I tested this too using LibreOffice and Apple’s Pages. The first retains the Find term between invocations and provides a pull-down list of previous replacements. The second retains both Find and Replace terms between successive invocations. LibreOffice has pending delete set on the Find term when this Find-Replace dialogue box is displayed. Similarly Apple Pages has pending delete set on the Find term when their dialogue is shown and tabbing from Find to Replace and the Replace term gets pending delete set. The same behaviours happen when opening a second document with LibreOffice and Pages.
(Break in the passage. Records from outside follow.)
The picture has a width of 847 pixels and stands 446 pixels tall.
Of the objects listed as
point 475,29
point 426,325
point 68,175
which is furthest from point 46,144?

I think that as Mac OS X is Apple’s product they are the ones who decide how Find/Replace should behave on their systems.

Scrivener is the only tool I use to write these days. I compile the project to Word docx format when I have to and leave the recipient to deal with the vagaries and bizarrenesses of Word.

Have you tried Format > Convert > Multiple Spaces to Space? You shouldn’t need to use Find and Replace to deal with the multiple spaces in your students’ work. If you’re having to do it all the time, you could even set up a shortcut through the usual system in the preferences.

:slight_smile:

Mr X

Thanks, Mr X - I’d love to write a macro to do a bunch of things like this, but it’s a bit too complicated for my simple, primitive skills! Actually, I do use Devon’s Word Service for some; maybe it tackles multiple spaces.

If most of your editions are of a similar kind as those you mention you may want to try the compile time replacement function. It may well solve all of them automatically.

Just my 2 cents.

Ctrl+Space will convert multiple spaces to a single one.

Ctrl-Space is a Windows binding, there isn’t one set by default on the Mac. But on that note, just to be clear, Mr. X was referring to a menu command, you don’t have to learn how to make macros. :slight_smile: It is in the main Format menu, within the Convert submenu, roughly in the middle.

What’s the compile time replacement function, please?

Really? Okay, I guess I must’ve set that up then. Probably the first thing I did in MacScriv, as I use it a LOT.